_Task_
Return all of the records below word for word, leaving out the pictures.

[begin Raw data]

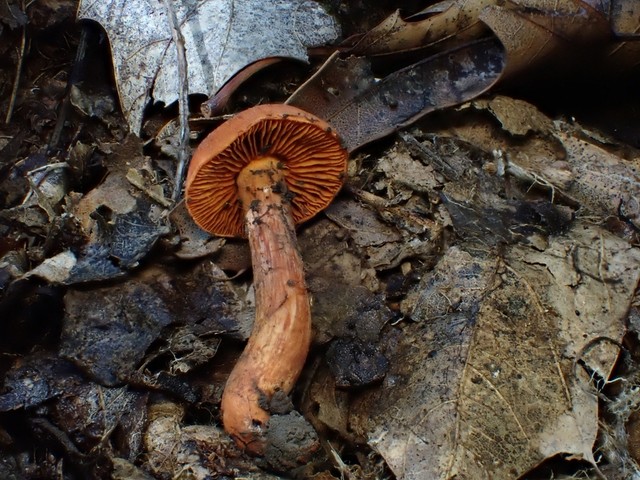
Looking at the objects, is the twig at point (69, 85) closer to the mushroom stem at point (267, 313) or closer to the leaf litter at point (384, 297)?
the leaf litter at point (384, 297)

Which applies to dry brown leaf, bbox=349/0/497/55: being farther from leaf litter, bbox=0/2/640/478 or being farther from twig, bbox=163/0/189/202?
twig, bbox=163/0/189/202

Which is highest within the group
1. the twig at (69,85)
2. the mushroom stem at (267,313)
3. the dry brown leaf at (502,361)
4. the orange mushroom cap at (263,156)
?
the twig at (69,85)

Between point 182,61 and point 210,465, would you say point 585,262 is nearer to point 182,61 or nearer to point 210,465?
point 210,465

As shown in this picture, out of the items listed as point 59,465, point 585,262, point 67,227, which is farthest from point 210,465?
point 585,262

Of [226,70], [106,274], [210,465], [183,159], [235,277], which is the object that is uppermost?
[226,70]

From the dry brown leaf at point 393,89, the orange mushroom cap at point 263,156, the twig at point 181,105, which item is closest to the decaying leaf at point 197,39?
the twig at point 181,105

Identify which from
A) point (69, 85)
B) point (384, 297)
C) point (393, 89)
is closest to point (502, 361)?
point (384, 297)

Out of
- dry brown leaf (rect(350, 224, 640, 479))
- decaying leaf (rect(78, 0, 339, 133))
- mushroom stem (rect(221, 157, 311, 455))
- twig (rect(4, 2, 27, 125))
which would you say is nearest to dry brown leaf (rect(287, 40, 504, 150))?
decaying leaf (rect(78, 0, 339, 133))
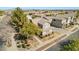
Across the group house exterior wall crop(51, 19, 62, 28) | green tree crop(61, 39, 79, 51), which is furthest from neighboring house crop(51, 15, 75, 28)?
green tree crop(61, 39, 79, 51)

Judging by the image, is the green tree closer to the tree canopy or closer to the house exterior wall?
the house exterior wall

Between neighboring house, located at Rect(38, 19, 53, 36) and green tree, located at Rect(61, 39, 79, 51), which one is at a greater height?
neighboring house, located at Rect(38, 19, 53, 36)

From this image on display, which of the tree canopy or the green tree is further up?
the tree canopy

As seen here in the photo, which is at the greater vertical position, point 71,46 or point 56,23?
point 56,23

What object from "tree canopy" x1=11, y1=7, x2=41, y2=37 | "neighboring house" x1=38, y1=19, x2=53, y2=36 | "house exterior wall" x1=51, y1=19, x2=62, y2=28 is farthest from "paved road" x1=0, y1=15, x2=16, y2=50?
"house exterior wall" x1=51, y1=19, x2=62, y2=28

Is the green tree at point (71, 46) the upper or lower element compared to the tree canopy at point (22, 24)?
lower

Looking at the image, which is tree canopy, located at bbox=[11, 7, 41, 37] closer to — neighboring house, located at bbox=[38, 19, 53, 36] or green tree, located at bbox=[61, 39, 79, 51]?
neighboring house, located at bbox=[38, 19, 53, 36]

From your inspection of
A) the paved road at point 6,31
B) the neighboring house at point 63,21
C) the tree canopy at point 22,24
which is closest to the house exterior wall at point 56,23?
the neighboring house at point 63,21

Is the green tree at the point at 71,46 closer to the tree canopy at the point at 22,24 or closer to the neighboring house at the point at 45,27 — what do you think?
the neighboring house at the point at 45,27

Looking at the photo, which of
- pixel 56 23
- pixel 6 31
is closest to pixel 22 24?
pixel 6 31

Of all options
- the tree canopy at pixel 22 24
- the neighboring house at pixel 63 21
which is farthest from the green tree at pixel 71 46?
the tree canopy at pixel 22 24

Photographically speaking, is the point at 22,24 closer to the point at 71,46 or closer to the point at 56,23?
the point at 56,23

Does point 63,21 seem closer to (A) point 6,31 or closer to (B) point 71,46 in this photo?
(B) point 71,46

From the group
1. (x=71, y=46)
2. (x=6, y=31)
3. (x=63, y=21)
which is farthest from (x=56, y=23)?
(x=6, y=31)
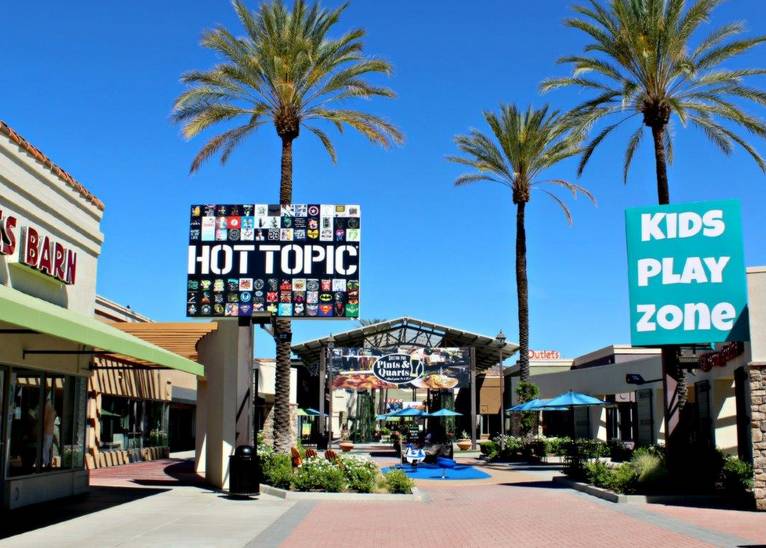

[end Raw data]

_Answer for the task_
Looking at the objects, is the twig at point (69, 85) closer to the mushroom stem at point (267, 313) or closer to the leaf litter at point (384, 297)?
the leaf litter at point (384, 297)

Which applies to dry brown leaf, bbox=349/0/497/55: being farther from leaf litter, bbox=0/2/640/478 or being farther from twig, bbox=163/0/189/202?
twig, bbox=163/0/189/202

Which is highest within the group
1. the twig at (69,85)
2. the mushroom stem at (267,313)
3. the dry brown leaf at (502,361)
4. the orange mushroom cap at (263,156)
?
the twig at (69,85)

Between point 182,61 and point 210,465, would you say point 585,262 is nearer to point 182,61 or nearer to point 210,465?
point 210,465

As shown in this picture, out of the items listed as point 59,465, point 585,262, point 67,227, which is farthest from point 210,465?
point 585,262

Of [226,70], [106,274], [210,465], [183,159], [235,277], which is the object that is uppermost?
[226,70]

From the dry brown leaf at point 393,89, the orange mushroom cap at point 263,156, the twig at point 181,105, which item is closest to the decaying leaf at point 197,39?
the twig at point 181,105

Identify which from
A) point (69, 85)
B) point (384, 297)
C) point (393, 89)
is closest to point (502, 361)?
point (384, 297)

Out of
- dry brown leaf (rect(350, 224, 640, 479))
- decaying leaf (rect(78, 0, 339, 133))
- mushroom stem (rect(221, 157, 311, 455))
- twig (rect(4, 2, 27, 125))
which would you say is nearest to dry brown leaf (rect(287, 40, 504, 150))?
decaying leaf (rect(78, 0, 339, 133))
Across the group house exterior wall crop(51, 19, 62, 28) | green tree crop(61, 39, 79, 51), which is furthest from neighboring house crop(51, 15, 75, 28)?
green tree crop(61, 39, 79, 51)

Judging by the image, is the green tree closer to the tree canopy or closer to the house exterior wall?
the house exterior wall

Between neighboring house, located at Rect(38, 19, 53, 36) and green tree, located at Rect(61, 39, 79, 51), which one is at a greater height?
neighboring house, located at Rect(38, 19, 53, 36)

From this image on display, which of the tree canopy or the green tree is further up?
the tree canopy

As seen here in the photo, which is at the greater vertical position, point 71,46 or point 56,23?
point 56,23

What object from "tree canopy" x1=11, y1=7, x2=41, y2=37 | "neighboring house" x1=38, y1=19, x2=53, y2=36 | "house exterior wall" x1=51, y1=19, x2=62, y2=28 is farthest from "paved road" x1=0, y1=15, x2=16, y2=50?
"house exterior wall" x1=51, y1=19, x2=62, y2=28

Is the green tree at point (71, 46) the upper or lower element compared to the tree canopy at point (22, 24)?
lower

Looking at the image, which is tree canopy, located at bbox=[11, 7, 41, 37] closer to — neighboring house, located at bbox=[38, 19, 53, 36] or green tree, located at bbox=[61, 39, 79, 51]?
neighboring house, located at bbox=[38, 19, 53, 36]

From your inspection of
A) the paved road at point 6,31
B) the neighboring house at point 63,21
C) the tree canopy at point 22,24
which is closest to the house exterior wall at point 56,23?
the neighboring house at point 63,21

Is the green tree at the point at 71,46 closer to the tree canopy at the point at 22,24 or closer to the neighboring house at the point at 45,27 — what do you think?
the neighboring house at the point at 45,27

Looking at the photo, which of
- pixel 56 23
- pixel 6 31
is closest to pixel 22 24?
pixel 6 31

Of all options
- the tree canopy at pixel 22 24
- the neighboring house at pixel 63 21
which is farthest from the green tree at pixel 71 46?
the tree canopy at pixel 22 24

Photographically speaking, is the point at 22,24 closer to the point at 71,46 or closer to the point at 56,23?
the point at 56,23

Does point 63,21 seem closer to (A) point 6,31 or closer to (B) point 71,46 in this photo?
(B) point 71,46

From the group
1. (x=71, y=46)
2. (x=6, y=31)
3. (x=63, y=21)
which is farthest from (x=56, y=23)?
(x=6, y=31)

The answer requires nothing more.